● **What you will do**
Count the lines in the records below that contain the string "Looking". Reply with the number alone.

○ ○ ○

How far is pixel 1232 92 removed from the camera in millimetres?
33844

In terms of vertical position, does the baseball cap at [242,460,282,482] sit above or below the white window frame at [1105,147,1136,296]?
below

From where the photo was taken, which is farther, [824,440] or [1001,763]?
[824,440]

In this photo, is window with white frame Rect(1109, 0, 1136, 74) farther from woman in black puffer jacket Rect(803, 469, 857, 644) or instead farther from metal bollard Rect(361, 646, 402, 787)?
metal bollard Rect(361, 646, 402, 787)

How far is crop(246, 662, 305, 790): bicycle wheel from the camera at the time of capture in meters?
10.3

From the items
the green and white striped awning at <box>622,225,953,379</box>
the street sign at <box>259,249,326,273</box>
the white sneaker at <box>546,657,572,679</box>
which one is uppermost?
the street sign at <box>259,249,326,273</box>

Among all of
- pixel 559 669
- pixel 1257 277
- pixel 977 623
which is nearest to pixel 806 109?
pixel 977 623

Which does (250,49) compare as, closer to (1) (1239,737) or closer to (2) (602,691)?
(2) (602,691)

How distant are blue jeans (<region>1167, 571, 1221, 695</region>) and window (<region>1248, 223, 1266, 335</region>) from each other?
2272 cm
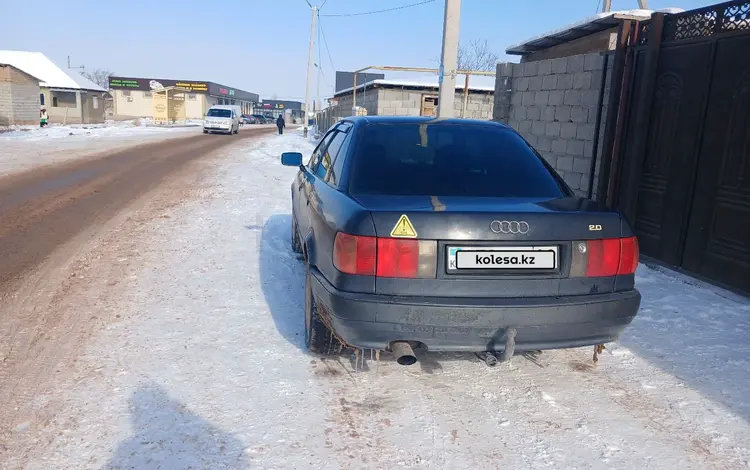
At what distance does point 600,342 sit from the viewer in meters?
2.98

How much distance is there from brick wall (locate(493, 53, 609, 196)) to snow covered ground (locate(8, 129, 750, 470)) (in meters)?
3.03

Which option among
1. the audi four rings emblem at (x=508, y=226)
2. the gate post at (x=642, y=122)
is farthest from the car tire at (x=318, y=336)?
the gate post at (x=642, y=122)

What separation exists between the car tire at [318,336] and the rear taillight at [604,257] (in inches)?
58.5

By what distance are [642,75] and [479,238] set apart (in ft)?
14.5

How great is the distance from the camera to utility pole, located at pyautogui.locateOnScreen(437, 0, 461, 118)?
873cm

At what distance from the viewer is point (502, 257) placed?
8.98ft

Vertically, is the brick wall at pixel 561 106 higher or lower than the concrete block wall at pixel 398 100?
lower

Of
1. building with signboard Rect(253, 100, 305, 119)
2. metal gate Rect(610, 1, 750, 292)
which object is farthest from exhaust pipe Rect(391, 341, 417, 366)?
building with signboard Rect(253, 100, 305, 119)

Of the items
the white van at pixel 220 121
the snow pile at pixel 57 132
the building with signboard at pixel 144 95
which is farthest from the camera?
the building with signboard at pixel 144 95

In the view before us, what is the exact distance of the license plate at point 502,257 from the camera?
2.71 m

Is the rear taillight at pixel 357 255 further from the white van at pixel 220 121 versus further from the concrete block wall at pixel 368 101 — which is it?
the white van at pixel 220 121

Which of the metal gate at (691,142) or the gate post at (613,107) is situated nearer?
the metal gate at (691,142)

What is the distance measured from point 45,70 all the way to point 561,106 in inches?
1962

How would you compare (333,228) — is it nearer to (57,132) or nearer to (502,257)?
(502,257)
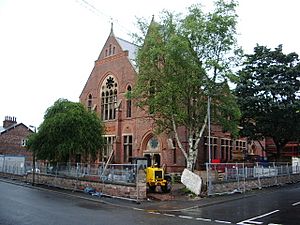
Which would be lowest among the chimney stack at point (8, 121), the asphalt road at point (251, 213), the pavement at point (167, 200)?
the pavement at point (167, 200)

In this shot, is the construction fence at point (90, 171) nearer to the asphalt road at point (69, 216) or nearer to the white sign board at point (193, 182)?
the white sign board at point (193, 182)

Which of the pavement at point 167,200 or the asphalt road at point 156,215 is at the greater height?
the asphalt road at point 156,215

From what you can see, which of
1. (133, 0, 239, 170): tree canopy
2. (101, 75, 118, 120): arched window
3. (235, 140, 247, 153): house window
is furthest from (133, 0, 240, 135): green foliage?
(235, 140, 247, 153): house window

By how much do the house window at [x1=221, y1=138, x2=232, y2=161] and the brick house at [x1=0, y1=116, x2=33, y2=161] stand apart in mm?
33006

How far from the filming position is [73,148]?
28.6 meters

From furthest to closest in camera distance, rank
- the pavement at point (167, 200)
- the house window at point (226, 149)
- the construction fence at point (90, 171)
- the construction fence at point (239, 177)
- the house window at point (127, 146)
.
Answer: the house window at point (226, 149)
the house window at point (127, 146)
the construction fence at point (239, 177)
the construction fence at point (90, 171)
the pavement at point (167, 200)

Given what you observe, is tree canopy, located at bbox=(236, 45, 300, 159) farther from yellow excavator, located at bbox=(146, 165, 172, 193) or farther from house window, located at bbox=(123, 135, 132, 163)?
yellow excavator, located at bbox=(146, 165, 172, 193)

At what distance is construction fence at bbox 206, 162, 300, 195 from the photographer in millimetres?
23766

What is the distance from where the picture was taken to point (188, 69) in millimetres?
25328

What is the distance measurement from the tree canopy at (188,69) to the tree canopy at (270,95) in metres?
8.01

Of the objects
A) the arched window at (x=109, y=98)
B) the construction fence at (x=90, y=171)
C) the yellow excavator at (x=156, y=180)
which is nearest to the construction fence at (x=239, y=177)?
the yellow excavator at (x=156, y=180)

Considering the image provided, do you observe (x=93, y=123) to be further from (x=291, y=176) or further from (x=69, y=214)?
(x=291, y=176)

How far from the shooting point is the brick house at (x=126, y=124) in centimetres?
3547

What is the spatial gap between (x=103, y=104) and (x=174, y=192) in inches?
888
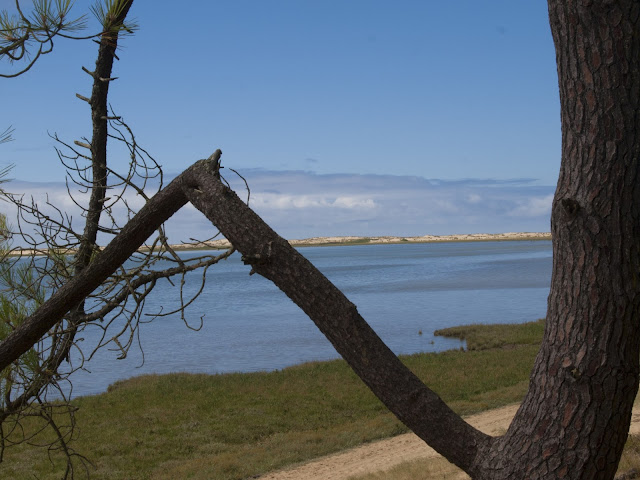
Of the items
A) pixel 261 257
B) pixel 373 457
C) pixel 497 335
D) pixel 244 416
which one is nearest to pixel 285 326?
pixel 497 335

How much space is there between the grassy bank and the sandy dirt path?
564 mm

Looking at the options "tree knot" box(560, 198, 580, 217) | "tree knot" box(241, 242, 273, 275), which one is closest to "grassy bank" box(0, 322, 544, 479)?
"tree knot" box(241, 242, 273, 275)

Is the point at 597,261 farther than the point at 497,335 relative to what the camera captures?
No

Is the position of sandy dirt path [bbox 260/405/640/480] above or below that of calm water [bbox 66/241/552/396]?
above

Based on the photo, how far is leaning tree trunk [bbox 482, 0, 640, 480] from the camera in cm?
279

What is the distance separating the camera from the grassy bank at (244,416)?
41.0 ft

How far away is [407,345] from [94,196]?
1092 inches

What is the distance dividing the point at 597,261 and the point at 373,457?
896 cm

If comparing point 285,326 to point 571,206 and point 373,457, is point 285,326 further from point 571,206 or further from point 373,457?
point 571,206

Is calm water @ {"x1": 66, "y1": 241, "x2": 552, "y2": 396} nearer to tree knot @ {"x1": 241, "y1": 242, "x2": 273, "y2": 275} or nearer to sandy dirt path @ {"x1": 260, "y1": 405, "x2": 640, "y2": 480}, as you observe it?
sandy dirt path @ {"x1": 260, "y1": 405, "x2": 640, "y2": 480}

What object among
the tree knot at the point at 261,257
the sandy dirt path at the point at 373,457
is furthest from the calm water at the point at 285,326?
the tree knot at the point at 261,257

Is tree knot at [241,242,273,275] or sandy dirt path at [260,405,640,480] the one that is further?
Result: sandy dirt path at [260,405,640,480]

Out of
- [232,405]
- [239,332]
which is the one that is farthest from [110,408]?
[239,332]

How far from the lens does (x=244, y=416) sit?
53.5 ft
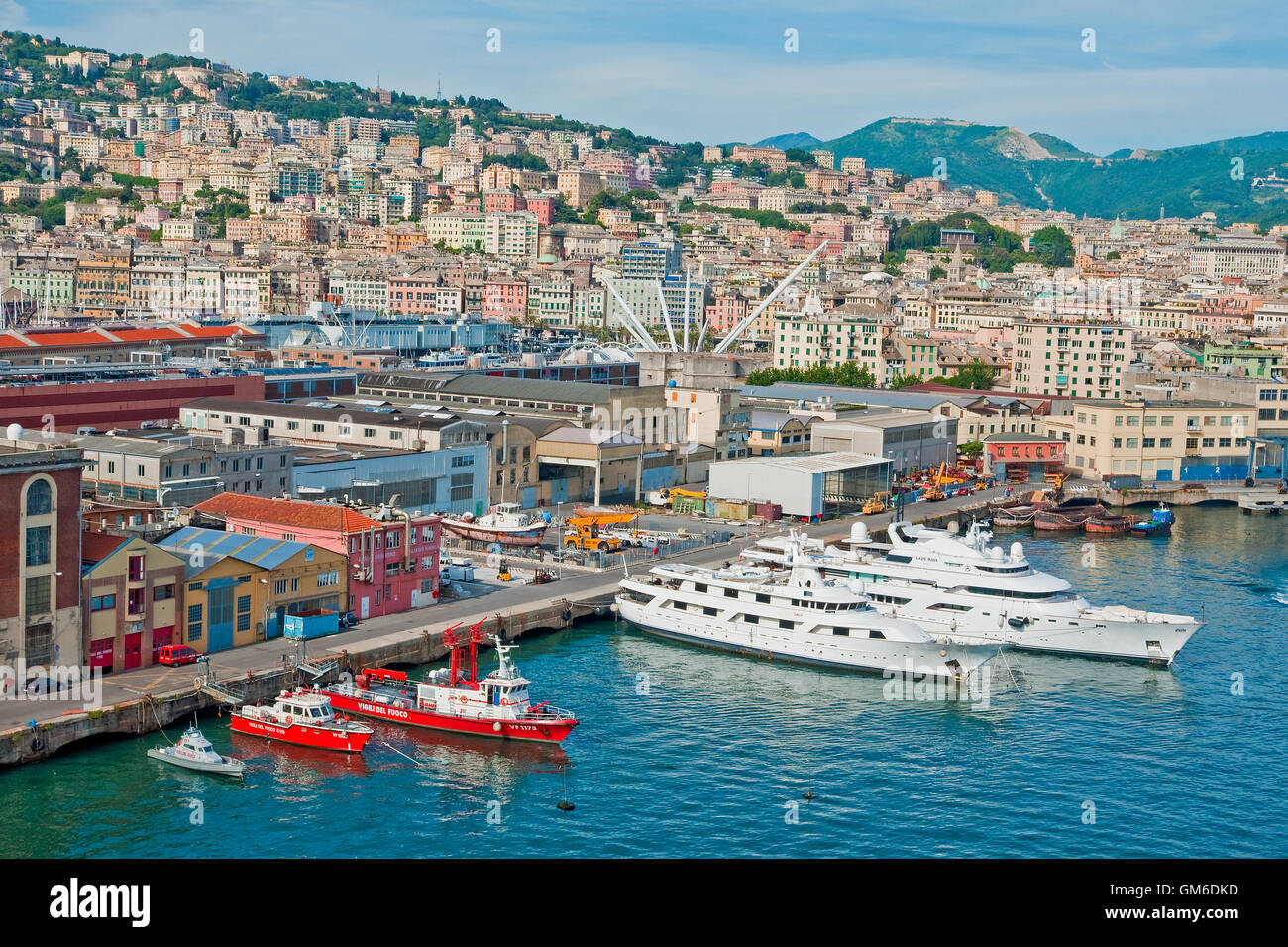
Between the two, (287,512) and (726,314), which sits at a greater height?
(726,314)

○ ○ ○

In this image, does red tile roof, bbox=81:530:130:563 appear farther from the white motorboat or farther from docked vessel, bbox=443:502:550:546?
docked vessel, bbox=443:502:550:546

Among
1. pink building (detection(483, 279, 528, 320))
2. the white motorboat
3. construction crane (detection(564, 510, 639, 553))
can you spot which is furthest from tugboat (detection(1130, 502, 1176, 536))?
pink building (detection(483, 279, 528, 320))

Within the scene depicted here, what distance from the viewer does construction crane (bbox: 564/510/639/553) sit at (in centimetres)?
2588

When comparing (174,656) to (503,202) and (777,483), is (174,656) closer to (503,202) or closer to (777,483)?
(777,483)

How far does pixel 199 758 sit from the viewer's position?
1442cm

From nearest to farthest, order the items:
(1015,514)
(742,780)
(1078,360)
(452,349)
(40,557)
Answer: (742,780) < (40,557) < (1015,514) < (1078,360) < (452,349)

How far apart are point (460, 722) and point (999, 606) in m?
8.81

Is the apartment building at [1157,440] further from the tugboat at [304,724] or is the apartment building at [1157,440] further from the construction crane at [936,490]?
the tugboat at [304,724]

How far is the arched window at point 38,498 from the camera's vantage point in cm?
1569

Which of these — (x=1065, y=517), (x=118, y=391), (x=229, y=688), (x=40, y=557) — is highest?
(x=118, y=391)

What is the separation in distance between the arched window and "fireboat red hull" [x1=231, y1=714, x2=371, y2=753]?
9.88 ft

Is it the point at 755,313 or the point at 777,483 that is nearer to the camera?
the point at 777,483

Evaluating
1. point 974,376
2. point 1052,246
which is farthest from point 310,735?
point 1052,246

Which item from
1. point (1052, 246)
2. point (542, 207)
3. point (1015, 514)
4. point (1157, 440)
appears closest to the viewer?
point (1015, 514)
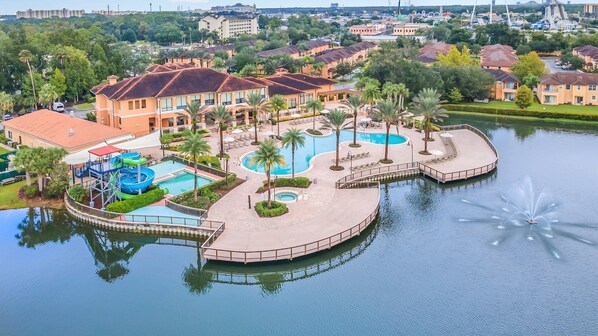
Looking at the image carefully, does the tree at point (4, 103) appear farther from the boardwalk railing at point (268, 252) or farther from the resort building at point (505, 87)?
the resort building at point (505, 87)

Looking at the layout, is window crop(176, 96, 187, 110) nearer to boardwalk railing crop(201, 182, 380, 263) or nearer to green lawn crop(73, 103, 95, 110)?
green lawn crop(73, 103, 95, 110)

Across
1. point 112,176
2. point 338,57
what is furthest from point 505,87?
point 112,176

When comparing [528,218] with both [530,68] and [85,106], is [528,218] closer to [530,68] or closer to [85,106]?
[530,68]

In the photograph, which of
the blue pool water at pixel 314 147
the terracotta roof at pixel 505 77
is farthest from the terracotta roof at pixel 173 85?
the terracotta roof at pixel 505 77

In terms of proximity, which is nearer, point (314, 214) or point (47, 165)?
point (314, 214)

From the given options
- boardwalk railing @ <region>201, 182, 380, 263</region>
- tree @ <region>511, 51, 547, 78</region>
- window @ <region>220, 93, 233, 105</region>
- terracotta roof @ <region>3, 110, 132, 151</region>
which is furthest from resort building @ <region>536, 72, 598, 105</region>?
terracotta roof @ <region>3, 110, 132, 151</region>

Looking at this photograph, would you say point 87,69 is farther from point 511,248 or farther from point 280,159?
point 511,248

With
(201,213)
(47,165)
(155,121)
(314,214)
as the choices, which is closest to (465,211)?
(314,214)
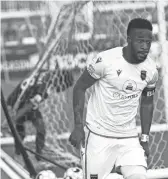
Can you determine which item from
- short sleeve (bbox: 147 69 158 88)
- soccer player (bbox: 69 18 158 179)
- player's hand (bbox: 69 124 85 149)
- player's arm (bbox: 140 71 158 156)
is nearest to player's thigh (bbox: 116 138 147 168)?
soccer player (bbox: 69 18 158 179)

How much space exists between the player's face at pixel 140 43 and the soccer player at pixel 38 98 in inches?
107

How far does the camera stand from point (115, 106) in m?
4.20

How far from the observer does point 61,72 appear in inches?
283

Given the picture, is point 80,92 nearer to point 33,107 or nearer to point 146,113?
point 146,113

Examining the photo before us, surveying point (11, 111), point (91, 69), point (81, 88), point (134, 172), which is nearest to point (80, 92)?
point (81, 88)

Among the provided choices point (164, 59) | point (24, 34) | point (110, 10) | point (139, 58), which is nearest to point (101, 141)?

○ ○ ○

● **Answer to the problem**
4